**PROMPT**
From the passage on campus free speech below, extract everything from "Across campuses, many" down to "campus event (58%).", copying it word for word.

**DOCUMENT SEGMENT**
··········

Nearly one in three Harvard undergraduates say violence can be justified to stop speech on campus in some cases. That sobering finding from FIRE's 2026 College Free Speech Rankings gained urgency after Charlie Kirk, founder of Turning Point USA, was shot and killed last Wednesday while debating students at Utah Valley University under a tent marked "Change My Mind."
Across campuses, many responses were unifying. At Yale, Georgetown, and elsewhere, College Democrats and Republicans issued joint statements condemning the killing and political violence. But alongside that grief came indifference and mockery: at Stanford, some students circulated memes calling the murder "hilarious," with one likening Kirk's death to being "nerfed by John Wick."
Data on Harvard's own students show how such attitudes can take root. Foundation for Individual Rights and Expression (FIRE) found that among polled Harvard undergraduates, significant shares of students said these actions are acceptable in at least some instances:
Shouting down a campus speaker (79%).
Blocking others from attending a campus event (58%).

··········

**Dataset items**
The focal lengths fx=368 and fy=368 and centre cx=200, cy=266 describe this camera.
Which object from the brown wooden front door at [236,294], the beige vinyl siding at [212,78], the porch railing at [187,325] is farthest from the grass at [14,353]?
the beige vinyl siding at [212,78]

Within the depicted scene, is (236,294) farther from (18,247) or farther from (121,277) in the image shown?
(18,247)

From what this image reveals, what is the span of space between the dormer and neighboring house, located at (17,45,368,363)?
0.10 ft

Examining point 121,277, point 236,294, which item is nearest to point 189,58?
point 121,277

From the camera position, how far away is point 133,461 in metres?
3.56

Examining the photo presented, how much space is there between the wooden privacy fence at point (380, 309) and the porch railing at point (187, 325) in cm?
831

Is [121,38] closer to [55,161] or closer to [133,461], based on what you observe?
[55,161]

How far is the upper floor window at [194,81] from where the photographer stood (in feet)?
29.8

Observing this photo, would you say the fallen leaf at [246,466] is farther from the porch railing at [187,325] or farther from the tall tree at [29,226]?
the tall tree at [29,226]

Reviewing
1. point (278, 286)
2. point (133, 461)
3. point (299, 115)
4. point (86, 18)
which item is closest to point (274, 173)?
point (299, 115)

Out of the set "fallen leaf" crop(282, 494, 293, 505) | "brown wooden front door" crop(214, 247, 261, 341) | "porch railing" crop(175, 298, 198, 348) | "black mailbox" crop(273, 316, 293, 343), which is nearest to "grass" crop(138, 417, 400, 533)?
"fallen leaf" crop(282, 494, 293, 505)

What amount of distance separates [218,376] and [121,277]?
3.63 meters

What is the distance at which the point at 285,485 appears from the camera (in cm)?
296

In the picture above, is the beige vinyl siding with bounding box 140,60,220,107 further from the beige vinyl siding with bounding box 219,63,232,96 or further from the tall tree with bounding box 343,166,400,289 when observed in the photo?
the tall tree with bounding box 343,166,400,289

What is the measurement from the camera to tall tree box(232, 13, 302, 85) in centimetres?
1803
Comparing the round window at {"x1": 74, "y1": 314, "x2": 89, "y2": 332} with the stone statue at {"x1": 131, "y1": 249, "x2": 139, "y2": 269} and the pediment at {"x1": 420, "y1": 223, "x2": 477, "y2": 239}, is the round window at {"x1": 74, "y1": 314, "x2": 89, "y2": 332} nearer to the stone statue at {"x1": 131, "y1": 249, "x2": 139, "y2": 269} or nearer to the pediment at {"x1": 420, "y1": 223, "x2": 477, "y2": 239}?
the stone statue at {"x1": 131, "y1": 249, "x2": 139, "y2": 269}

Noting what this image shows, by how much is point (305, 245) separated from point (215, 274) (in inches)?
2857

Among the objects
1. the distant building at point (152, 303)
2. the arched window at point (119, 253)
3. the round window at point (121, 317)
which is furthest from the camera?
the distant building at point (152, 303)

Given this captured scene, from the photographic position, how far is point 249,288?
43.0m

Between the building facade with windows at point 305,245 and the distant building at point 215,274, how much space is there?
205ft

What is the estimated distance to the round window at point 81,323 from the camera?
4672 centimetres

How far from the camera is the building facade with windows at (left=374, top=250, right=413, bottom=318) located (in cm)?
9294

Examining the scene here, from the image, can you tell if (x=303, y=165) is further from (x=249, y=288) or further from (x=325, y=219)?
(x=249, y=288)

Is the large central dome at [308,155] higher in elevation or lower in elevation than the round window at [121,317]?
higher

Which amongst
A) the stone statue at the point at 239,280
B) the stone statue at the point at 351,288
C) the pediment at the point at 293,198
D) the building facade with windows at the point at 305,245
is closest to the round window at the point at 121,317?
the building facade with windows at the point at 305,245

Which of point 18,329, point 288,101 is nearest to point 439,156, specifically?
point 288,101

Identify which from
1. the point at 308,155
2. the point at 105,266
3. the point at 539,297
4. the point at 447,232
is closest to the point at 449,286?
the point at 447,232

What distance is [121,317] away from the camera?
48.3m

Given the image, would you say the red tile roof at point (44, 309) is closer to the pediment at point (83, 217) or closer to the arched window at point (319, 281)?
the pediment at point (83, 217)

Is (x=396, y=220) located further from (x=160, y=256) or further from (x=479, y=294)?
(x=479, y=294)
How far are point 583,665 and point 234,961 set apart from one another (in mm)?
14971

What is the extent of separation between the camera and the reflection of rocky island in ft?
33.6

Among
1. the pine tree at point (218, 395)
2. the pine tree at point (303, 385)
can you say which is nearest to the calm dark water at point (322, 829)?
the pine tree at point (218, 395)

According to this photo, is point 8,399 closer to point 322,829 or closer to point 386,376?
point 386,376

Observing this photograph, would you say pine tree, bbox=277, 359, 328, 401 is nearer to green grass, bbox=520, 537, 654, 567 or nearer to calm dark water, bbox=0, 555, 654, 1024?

··········

**ANSWER FOR THE TASK**
Across campuses, many responses were unifying. At Yale, Georgetown, and elsewhere, College Democrats and Republicans issued joint statements condemning the killing and political violence. But alongside that grief came indifference and mockery: at Stanford, some students circulated memes calling the murder "hilarious," with one likening Kirk's death to being "nerfed by John Wick."
Data on Harvard's own students show how such attitudes can take root. Foundation for Individual Rights and Expression (FIRE) found that among polled Harvard undergraduates, significant shares of students said these actions are acceptable in at least some instances:
Shouting down a campus speaker (79%).
Blocking others from attending a campus event (58%).